━━━━━ Record list ━━━━━
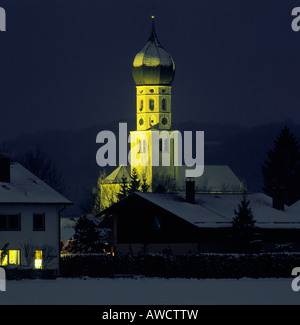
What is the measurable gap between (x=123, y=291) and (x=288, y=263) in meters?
15.7

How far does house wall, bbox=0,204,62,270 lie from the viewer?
77000 millimetres

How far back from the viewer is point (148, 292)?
60.4 m

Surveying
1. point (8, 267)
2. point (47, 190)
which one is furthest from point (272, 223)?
point (8, 267)

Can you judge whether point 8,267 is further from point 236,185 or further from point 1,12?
point 236,185

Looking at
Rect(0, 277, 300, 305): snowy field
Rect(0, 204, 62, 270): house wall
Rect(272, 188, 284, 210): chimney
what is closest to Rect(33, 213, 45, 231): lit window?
Rect(0, 204, 62, 270): house wall

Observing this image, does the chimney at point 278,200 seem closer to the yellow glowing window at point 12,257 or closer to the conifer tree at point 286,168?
the yellow glowing window at point 12,257

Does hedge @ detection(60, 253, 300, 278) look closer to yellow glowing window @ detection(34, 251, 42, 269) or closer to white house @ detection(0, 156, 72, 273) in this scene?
yellow glowing window @ detection(34, 251, 42, 269)

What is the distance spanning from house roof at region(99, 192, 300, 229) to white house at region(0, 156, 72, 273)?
24.5 feet

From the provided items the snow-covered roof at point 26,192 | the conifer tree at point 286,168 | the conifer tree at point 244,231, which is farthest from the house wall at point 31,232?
the conifer tree at point 286,168

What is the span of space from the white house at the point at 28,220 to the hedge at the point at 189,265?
231 cm

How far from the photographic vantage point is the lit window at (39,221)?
78500mm

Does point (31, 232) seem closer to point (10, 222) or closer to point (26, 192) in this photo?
point (10, 222)

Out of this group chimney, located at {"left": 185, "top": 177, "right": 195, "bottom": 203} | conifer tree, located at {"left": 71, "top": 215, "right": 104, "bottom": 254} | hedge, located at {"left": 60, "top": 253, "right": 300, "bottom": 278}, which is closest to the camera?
hedge, located at {"left": 60, "top": 253, "right": 300, "bottom": 278}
━━━━━
Task instructions: Turn the entries above into a numbered list, beginning at the line that contains "From the provided" and ending with the final line of the entries. Leave out the blank lines.

Result for this exercise:
1. From the provided items the snow-covered roof at point 26,192 | the conifer tree at point 286,168 | the conifer tree at point 244,231, which is farthest from the house wall at point 31,232?
2. the conifer tree at point 286,168
3. What is the span of space from the white house at the point at 28,220 to the hedge at the point at 189,265?
4. 231 cm
5. How far from the photographic vantage point is the lit window at (39,221)?
6. 78500mm
7. Does point (31, 232) seem closer to point (10, 222) or closer to point (26, 192) in this photo?
8. point (10, 222)
9. Out of this group chimney, located at {"left": 185, "top": 177, "right": 195, "bottom": 203} | conifer tree, located at {"left": 71, "top": 215, "right": 104, "bottom": 254} | hedge, located at {"left": 60, "top": 253, "right": 300, "bottom": 278}, which is closest to the camera?
10. hedge, located at {"left": 60, "top": 253, "right": 300, "bottom": 278}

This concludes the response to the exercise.